You may not need to communicate during the computation, but each worker has separate, isolated memory. This is why you need @everywhere
to define functions on the workers. In your example, you are creating an anonymous function in the main process, using global variables (defined in your main process presumably), which cannot be accessed by the worker processes. In short, all variables defined in your anonymous function, and any functions called, must exist on the workers as well. If they don’t you can use pmap
itself to send the information to each of the workers.
In your example, it seems like the variable xi_no_draws
doesn’t exist on the workers. You could use @everywhere
to load it there, but you can also send it to the worker to avoid using global variables everywhere by passing it as an argument to pmap
.
An example using your variable names:
var_profit = pmap((markets, no_draws) -> retailer_var_profit_m(markets,dt,nu_alpha,nu_p,nu_xj,nu_xm,nu_xr,marketsize,no_draws), markets, xi_no_draws)
If you get a dimension mismatch error, you can create an “array” that is the same size as markets, but just fill it with the same value (which I do lazily using Iterators.repeat to avoid creating the entire array):
using Base.Iterators
var_profit = pmap((markets, no_draws) -> retailer_var_profit_m(markets,dt,nu_alpha,nu_p,nu_xj,nu_xm,nu_xr,marketsize,no_draws), markets, Iterators.repeat(xi_no_draws, length(markets)))

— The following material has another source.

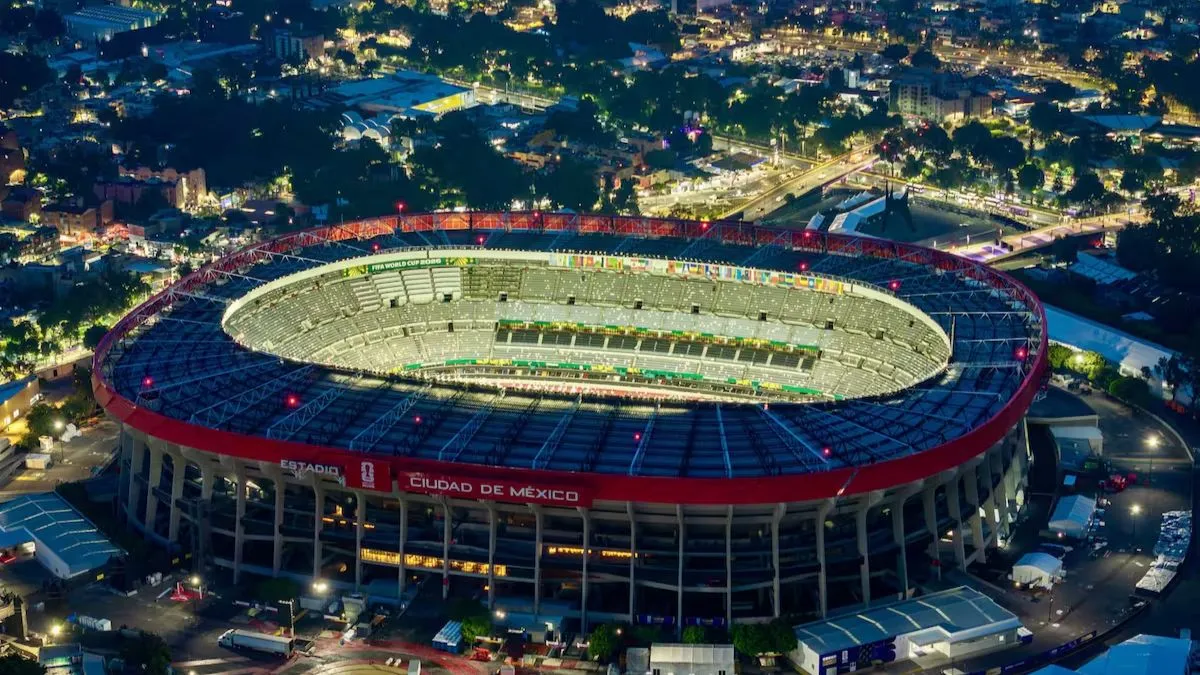 La primera ceremonia inaugural del Mundial 2026 será en el estadio Azteca de México.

In essence, the arguments passed to the right of pmap
are sent to each of the workers (each worker gets a single element from the arrays for the given job), which is a good way to make sure they have access to the data they need.

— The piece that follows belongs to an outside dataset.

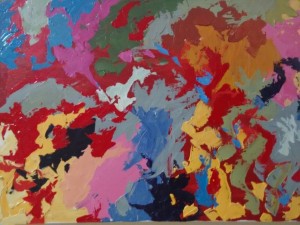 Sem Título - Acrílica sobre Tela - 50x70cm - 2016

A way of writing your code to send all of the arguments would be:
using Base.Iterators
additional_args = (dt,nu_alpha,nu_p,nu_xj,nu_xm,nu_xr,marketsize,xi_no_draws)

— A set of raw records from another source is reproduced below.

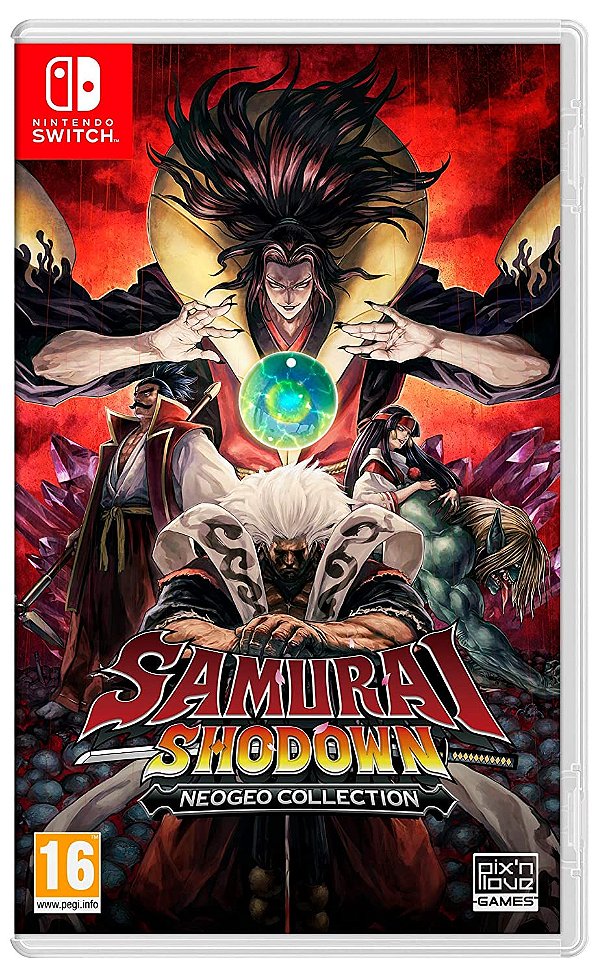 Samurai Shodown NeoGeo Collection - Nintendo Switch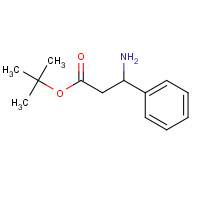 149193-92-0 tert-butyl 3-amino-3-phenylpropanoate chemical structure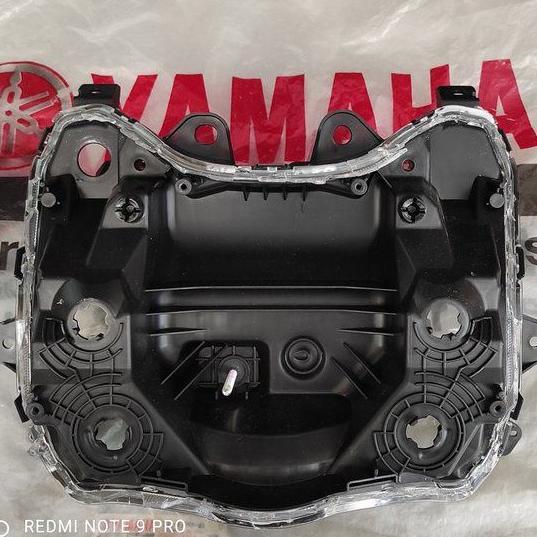BATOK LAMPU REFLEKTOR DEPAN YAMAHA MIO S ORIGINAL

complete_arg_list = Iterators.product(markets, [additional_args])
var_profit = pmap(complete_arg_list) do args
market, extra_args = args # destructure to get the market and extra args
retailer_var_profit_m(market, extra_args...)
end
# If you want to reshape to same size asa `markets`:
var_profit = reshape(var_profit, size(markets)...)
You can use collect(complete_arg_list)
to see what the product
line is doing.
Again, this is much simpler to do with multithreading as all “workers” (the threads) have access to the same memory and you don’t need to worry about using @everywhere
, and it becomes a lot more ergonomic with the ThreadsX.jl
package, not to mention the reduction in latency (and possibly increase in speed). The only major issue is that poor performing code with lots of allocations will probably be worse off with multithreading than multiprocessing (i.e. using Distributed).